The pathway relies on surrogate endpoints that can reasonably predict whether a treatment will result in clinical benefit, such as tumor shrinkage or a lab result. For more than 30 years, the pathway has successfully sped up the development of new medicines for people with life-threatening conditions and few treatment options. But that hasn’t stopped critics from spinning misleading studies meant to cast doubt on the pathway.

The most recent example – published in JAMA Network – claims that nearly half of cancer medicines granted accelerated approval lack clinical benefit because they don’t improve overall survival. Recent commentary and new research demonstrate why this assertion is wrong and accelerated approval is worth supporting.

  • A “drive-by analysis.” Steve Usdin, Washington editor for BioCentury, takes aim at the JAMA study, calling it “irresponsible” and “intellectual malpractice” for suggesting nearly half of accelerated approved cancer medicines are useless. Usdin points out that a lack of data on whether a drug has extended lives is different than proving it doesn’t extend lives. He also explains the practical – and ethical – challenges of studying overall survival, which is why it’s often not required by the Food and Drug Administration (FDA) to confirm a medicine’s benefit. Other experts – including former FDA official Peter Pitts and Dr. Timothy Franson – were also critical of the JAMA paper for making “sweeping generalizations” that distort the reality of accelerated approval.
  • Extending lives for people with cancer. If the authors of the JAMA study think there isn’t data to show accelerated approval extends patients’ lives, a study just published in the Journal of the National Comprehensive Cancer Network proves otherwise. The study looked at 69 cancer therapies that received accelerated approval. Researchers found that across the 69 therapies, between 2006 and 2022, the earlier access to the treatments added roughly 263,000 life years across 911,000 cancer patients. With these benefits in mind, the authors conclude that “any major change to the program should consider the impact on patient outcomes for groups with a high unmet need.”
  • Helping disadvantaged communities. A new Avalere analysis found accelerated approval helps Medicare beneficiaries in underserved communities gain access to life-changing medicines. According to the analysis, accelerated approval led to a significant increase in new treatments for patients with blood cancers, other cancers, and iron overload disorders.
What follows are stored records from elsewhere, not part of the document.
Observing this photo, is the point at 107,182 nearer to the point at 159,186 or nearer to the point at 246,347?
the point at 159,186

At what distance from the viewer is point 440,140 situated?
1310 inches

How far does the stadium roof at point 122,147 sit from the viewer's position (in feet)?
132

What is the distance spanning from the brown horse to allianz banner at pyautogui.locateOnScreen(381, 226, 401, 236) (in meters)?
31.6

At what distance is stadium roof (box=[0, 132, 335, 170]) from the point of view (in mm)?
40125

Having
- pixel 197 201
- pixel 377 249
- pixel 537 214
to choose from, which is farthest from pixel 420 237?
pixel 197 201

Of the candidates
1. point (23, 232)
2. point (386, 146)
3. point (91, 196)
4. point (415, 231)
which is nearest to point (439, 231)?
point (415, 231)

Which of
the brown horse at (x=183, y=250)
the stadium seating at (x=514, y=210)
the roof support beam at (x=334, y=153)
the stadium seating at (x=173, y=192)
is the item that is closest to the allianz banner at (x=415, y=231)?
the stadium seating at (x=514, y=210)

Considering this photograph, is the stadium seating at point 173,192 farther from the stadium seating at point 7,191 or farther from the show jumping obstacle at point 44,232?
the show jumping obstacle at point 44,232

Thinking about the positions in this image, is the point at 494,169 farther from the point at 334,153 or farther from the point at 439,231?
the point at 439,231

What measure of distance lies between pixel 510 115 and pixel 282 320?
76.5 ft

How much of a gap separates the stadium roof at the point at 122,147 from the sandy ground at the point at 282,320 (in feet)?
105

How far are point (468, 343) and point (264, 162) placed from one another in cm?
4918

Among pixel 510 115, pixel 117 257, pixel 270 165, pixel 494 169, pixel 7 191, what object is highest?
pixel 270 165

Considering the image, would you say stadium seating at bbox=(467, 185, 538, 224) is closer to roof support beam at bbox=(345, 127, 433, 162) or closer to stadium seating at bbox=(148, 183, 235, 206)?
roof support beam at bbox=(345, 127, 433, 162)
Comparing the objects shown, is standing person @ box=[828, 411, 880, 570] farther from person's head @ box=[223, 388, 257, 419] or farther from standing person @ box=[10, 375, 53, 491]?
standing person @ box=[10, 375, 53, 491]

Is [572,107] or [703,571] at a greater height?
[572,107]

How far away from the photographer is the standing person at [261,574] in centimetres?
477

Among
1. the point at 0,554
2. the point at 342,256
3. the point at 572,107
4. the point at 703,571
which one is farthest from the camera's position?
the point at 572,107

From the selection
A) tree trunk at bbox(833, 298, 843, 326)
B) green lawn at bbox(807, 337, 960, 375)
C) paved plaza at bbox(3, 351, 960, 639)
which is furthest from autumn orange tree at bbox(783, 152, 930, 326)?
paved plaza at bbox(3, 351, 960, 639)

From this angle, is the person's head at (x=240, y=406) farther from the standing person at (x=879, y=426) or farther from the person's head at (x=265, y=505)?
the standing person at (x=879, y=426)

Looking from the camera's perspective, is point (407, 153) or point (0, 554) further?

The pathway is providing new treatments for people disproportionately impacted by certain life-threatening conditions, such as Black and Asian communities impacted by blood disorders, leading to improved outcomes and fewer disparities in care.

The facts clearly show the accelerated approval pathway is providing new hope and meaningful new treatments for patients to fight their disease, and why we shouldn’t be misled by biased studies that distort reality.